Depending on your goals, this might look like setting limits on screen time or social media use, disconnecting in the evening for an earlier night’s sleep or blocking out certain apps and distractions to allow you a deeper focus at work.

Finding the right balance of device usage can have a big impact on our mental, physical and emotional health. So we asked James Robinson, ANZ Country Manager for HMD Global for some practical tips to better the relationship we have with our devices:

  1. Track your activity and establish new habits: Are you aware of the full extent of your current mobile phone usage habits and behaviours? Reviewing activity is the first step. Identify if there is anything you’d like to adapt or new habits you’d like to introduce. Set measures to easily track your usage, review your activity and monitor your progress.
  2. Designate tech-free hours: Select times of the day where you are completely unplugged.
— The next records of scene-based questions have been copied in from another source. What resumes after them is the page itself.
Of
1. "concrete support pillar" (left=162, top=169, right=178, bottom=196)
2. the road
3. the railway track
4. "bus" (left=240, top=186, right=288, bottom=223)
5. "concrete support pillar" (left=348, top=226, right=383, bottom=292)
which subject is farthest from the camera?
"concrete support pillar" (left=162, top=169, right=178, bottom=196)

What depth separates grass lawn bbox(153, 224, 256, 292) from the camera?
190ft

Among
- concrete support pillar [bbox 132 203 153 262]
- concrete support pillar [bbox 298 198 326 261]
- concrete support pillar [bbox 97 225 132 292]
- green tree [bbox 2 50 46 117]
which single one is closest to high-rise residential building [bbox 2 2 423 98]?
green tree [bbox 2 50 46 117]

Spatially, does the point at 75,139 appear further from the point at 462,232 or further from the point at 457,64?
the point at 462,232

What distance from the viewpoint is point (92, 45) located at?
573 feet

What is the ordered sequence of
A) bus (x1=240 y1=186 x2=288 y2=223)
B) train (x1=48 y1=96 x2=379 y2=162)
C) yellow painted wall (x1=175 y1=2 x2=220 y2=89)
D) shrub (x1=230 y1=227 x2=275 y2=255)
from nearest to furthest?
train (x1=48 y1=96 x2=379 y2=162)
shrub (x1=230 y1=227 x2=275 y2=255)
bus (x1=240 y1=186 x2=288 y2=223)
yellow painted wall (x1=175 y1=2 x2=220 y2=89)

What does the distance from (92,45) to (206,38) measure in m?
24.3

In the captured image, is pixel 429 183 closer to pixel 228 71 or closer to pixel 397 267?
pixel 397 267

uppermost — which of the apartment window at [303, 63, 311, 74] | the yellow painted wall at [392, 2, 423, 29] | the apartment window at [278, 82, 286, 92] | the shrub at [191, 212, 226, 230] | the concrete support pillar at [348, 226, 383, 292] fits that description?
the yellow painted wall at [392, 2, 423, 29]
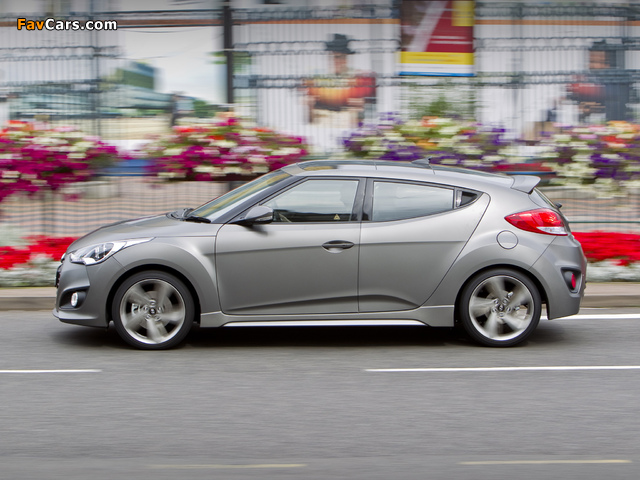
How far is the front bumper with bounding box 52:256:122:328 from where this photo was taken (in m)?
6.99

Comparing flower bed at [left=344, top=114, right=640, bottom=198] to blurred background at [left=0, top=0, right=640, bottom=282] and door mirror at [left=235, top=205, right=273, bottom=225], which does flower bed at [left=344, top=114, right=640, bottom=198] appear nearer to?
blurred background at [left=0, top=0, right=640, bottom=282]

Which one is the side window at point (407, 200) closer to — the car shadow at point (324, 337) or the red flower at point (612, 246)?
the car shadow at point (324, 337)

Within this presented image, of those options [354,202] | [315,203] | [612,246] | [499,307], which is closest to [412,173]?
[354,202]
Start with something as simple as taking a tech-free lunch, or put your phone away and opt for reading a book on your commute to work. Slowly work the habit into your daily life and once you start getting used to it, you may find yourself expanding your time without a device.
  3. Don’t take your phone to bed: Most people use their phone as an alarm clock but when you take your phone into your room, it is harder to switch it off and easier to find yourself mindlessly scrolling on social media for hours each night. Instead leave your phone outside the bedroom (or at least at the other end of the room) and make your bed a device-free zone. Better yet, you won’t be exposed to the bright blue light emitted from your phone that impacts the sleep-wake-cycle, resulting in a better night’s sleep.
  4. Ask your boss for a work phone: Research conducted by HMD Global at the end of 2020 discovered that more than three quarters (77%) of Australians would use a complimentary work phone if offered by their employer with the main reason being to keep personal and working lives separate. Given how many of us are working from home more frequently, it’s unsurprising that we’re looking for ways to separate these worlds.
  5. Consider a ‘weekend phone’ – A digital detox isn’t always realistic for many of us. We rely on technology to keep us connected to friends, families, colleagues and our broader communities – especially at the moment. But, should you wish to reduce your screen time and improve your digital habits and wellbeing, why not try a low-cost supplementary device like an old-school-style Nokia feature phone like the Nokia 2720 Flip. Use it as your weekend phone or your after work/evening phone.